__Set task 1__
Answer these questions about the thread:
(a) What filter expression is offered as an alternative to changing the shift operator?
(b) Which entities appear in the 'entity' column of the example DataFrame?
(c) What are the two new columns named in the requested with_columns call?
__Set task 2__
In the thread, the example code has a comment about the data. Explain what it says, and show from the 'date' list how that holds.

** Begin Document **

Open mkleinbort opened 12 months ago
hi @mkleinbort - could you show input with expected output please?
I definitely would not want this to be part of the shift
operator. Besides can't you just do this (assuming this is what you meant)?
pl.col('x').filter(pl.col('date') > pl.col('date').min() + pl.duration(days=7))
@MarcoGorelli - here is an example
from datetime import date
# The values are time-indexed, but the dates are not evenly spaced:
df = pl.DataFrame({
'date': [date(2020,1,1),date(2020,1,1),date(2020,1,2),date(2020,1,3),date(2020,1,4),date(2020,1,4)],
'entity':['A','B','A','B','A','B',],
'value':['A1', 'B1', 'A2', 'B2', 'A3','B3']
})
Then the ask is
df.with_columns(
value_one_row_before = pl.col('value').shift(1).over('entity'),
value_one_day_before = pl.col('value').shift('1d', by='date').over('entity'),
)

** End Document **
** Begin Recorded information **

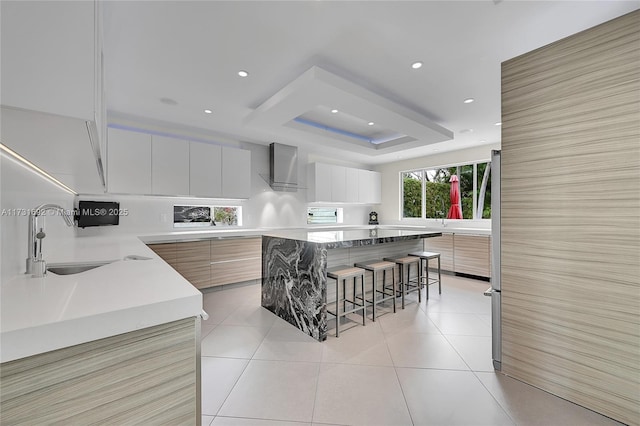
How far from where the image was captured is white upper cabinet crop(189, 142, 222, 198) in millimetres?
4035

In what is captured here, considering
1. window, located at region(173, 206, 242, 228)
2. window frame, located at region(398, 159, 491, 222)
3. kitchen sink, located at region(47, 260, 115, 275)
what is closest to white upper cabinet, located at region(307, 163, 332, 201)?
window, located at region(173, 206, 242, 228)

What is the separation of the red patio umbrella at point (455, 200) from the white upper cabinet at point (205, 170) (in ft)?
15.6

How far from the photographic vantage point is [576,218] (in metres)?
1.61

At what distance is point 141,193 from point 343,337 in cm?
331

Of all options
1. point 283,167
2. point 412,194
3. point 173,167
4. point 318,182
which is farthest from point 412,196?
point 173,167

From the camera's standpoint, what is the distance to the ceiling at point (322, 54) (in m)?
1.78

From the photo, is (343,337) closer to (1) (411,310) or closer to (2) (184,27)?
(1) (411,310)

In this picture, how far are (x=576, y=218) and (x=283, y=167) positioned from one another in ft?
14.0

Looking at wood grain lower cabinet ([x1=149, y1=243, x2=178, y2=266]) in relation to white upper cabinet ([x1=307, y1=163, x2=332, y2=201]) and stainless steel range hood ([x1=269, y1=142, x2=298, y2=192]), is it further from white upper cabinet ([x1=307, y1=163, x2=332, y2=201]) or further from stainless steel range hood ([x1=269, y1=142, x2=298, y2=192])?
white upper cabinet ([x1=307, y1=163, x2=332, y2=201])

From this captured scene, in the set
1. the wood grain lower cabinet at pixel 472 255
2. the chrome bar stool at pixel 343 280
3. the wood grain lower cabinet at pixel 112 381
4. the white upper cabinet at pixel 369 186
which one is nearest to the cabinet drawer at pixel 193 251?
the chrome bar stool at pixel 343 280

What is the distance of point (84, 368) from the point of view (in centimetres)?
68

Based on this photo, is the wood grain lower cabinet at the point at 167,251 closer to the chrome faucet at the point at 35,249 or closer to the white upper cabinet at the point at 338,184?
the chrome faucet at the point at 35,249

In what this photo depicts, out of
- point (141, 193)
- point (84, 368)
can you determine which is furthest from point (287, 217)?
point (84, 368)

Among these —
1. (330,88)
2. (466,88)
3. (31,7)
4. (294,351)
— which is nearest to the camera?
(31,7)
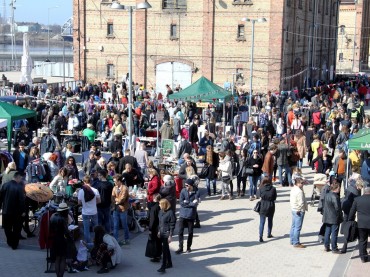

** End Recorded information **

__Solution 1__
(a) pl.col('x').filter(pl.col('date') > pl.col('date').min() + pl.duration(days=7))
(b) A and B
(c) value_one_row_before and value_one_day_before

__Solution 2__
The comment says the values are time-indexed but the dates are not evenly spaced. The 'date' list shows this: date(2020,1,1) appears twice, date(2020,1,2) and date(2020,1,3) appear once each, and date(2020,1,4) appears twice.